In putting that subtext both on the surface and in the characters’ mouths, Henkel lessens the horror. The Illuminati is not, in my experience, a legitimately scary boogeyman. Rather, it’s a way to explain (away) something terrible and incomprehensible. It’s okay, everyone! Men who’ve been in power for thousands of years are behind it all! Someone is driving this bus! This is the comforting fairy tale of the UFO kook who thinks we all sprang from extraterrestrial seeds and are being checked on and looked after by alien overseers. It’s a bedtime story for the conspiracy nut who needs to believe someone rich and powerful is orchestrating all the bad things in the world. Philosophically, standing in contrast to the powerful existential message of the original (co-penned, mind you, by the same person), it’s akin to a one-time atheist frightened by their own mortality into finding religion.

But it’s also a fucking hoot. A man in a suit showing up via limousine to give the Chainsaw family a job performance review is a Python-esque turn of events, and I’d pay handsomely to be able to watch an audience experience that cold for the first time. You also have to give it credit for trying to take the obligatory story elements someplace new, and for sort of predating the Cabin In The Woods reveal by about 18 years. Moreover, it gets a pass from me where, say, the Halloween sequels’ “Thorn cult” business doesn’t, because there is zero continuity between this film and The Texas Chain Saw Massacre. The Halloween sequels kept piling onto the mythos, and making a mess in the process. That’s not the case here; aside from Part 2 the sequels are all soft reboots, standalone entries to take or leave as viewers see fit. The original masterpiece remains wholly untouched by this film, so hell, why not shake shit up?

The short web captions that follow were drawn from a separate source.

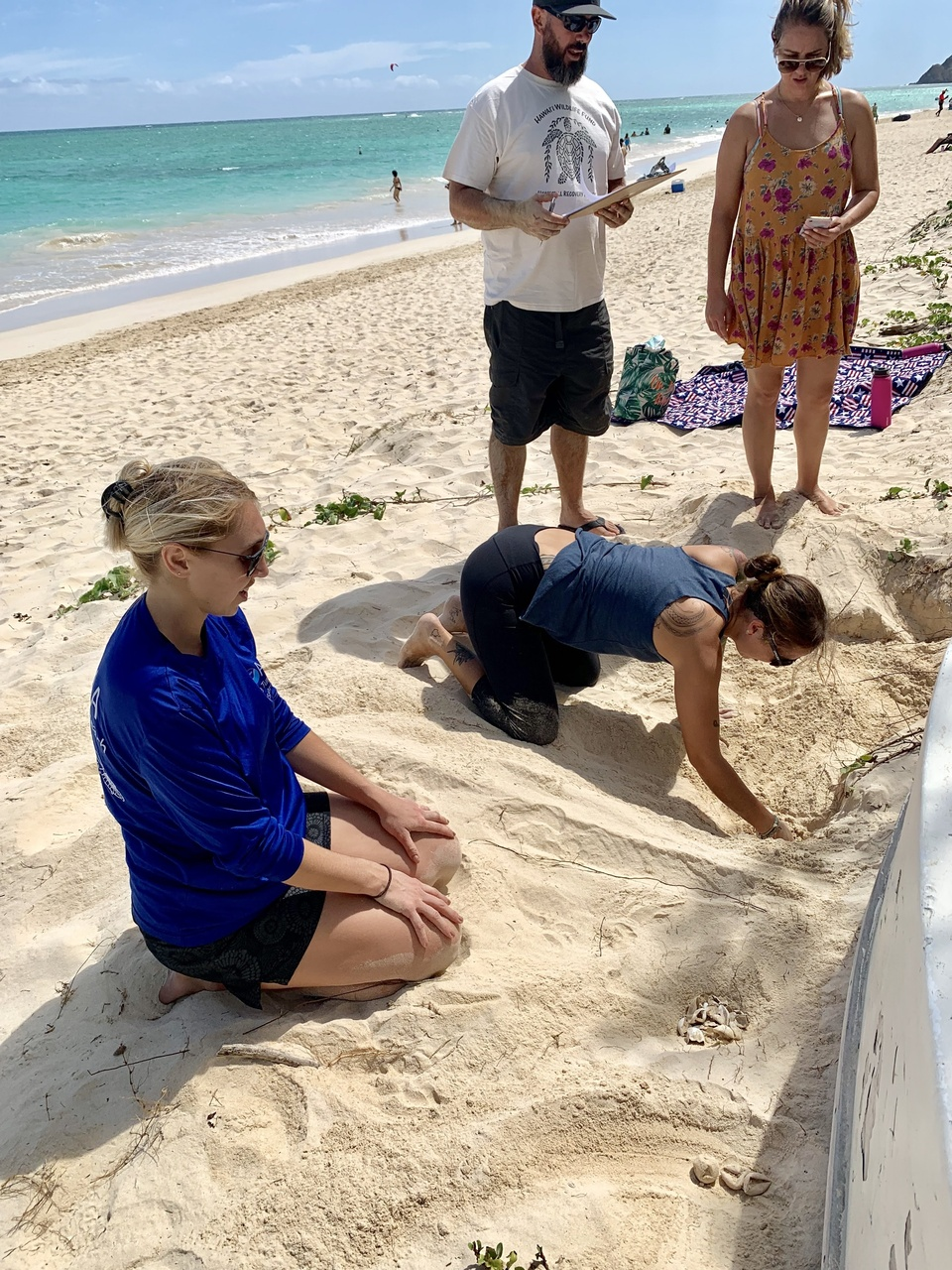 Sea turtle biologists excavate nest in sand.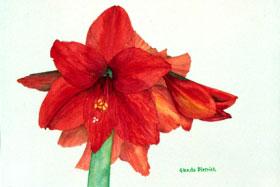 020607_glenda-dietrich-artwork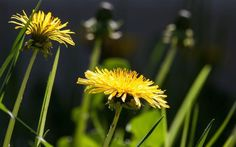 Dandelion flowers are nutritious and delicious! Make dandelion flower infusion and turn it into a syrup to preserve the goodness all year round. Dandelion Benefits, Dandelion Root Tea, Dandelion Flower, Dandelion Plant, Healing Herbs, Medicinal Plants, Get Rid Of Dandelions, Country Living Grain Mill, Coffee Substitute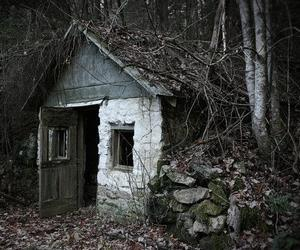 house, creepy, and forest image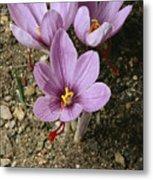 Three Lovely Saffron Crocus Blossoms Metal Print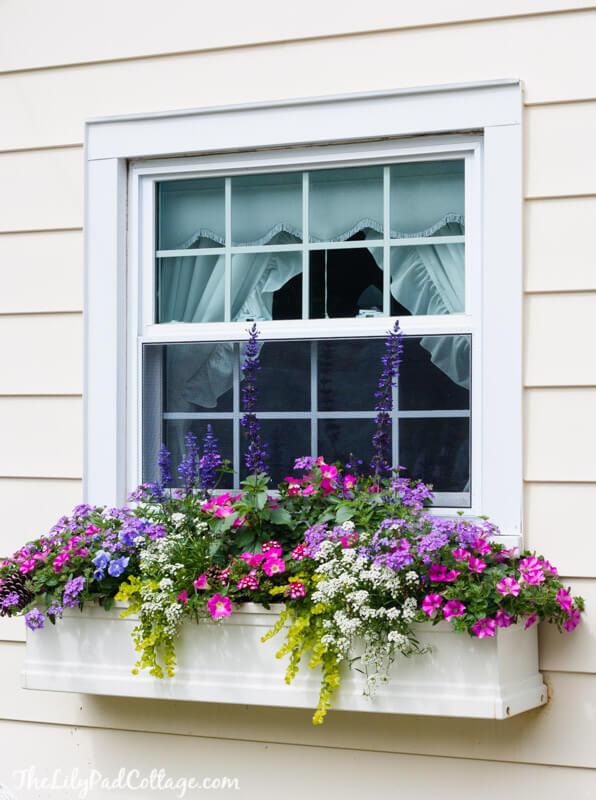 window box planters ideas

The film’s loopy finale is also hard to hate because, on an auteur level, the Illuminati element plays like some kind of twisted autobiographical requiem. Darla tells Jenny, "You know how you hear about these guys who run everything but no one knows who they are?...Nobody, I mean NOBODY knows their names, and THAT'S who Vilmer works for." That certainly sounds like something to which guys like John Russo and Kim Henkel and all those cinematic midwives we talked about earlier could relate. What Henkel presents in The Return Of The Texas Chainsaw Massacre is not a continuation or even a retread, but a cranky old man’s do-over. He’s drafting an alternate universe in which all that groundbreaking nightmare fuel from 1974 wasn’t just random horror. It was all planned by an architect who, in Henkel’s new ending, steps out of the shadows and gets credit for orchestrating it all. Surely we can let him have that.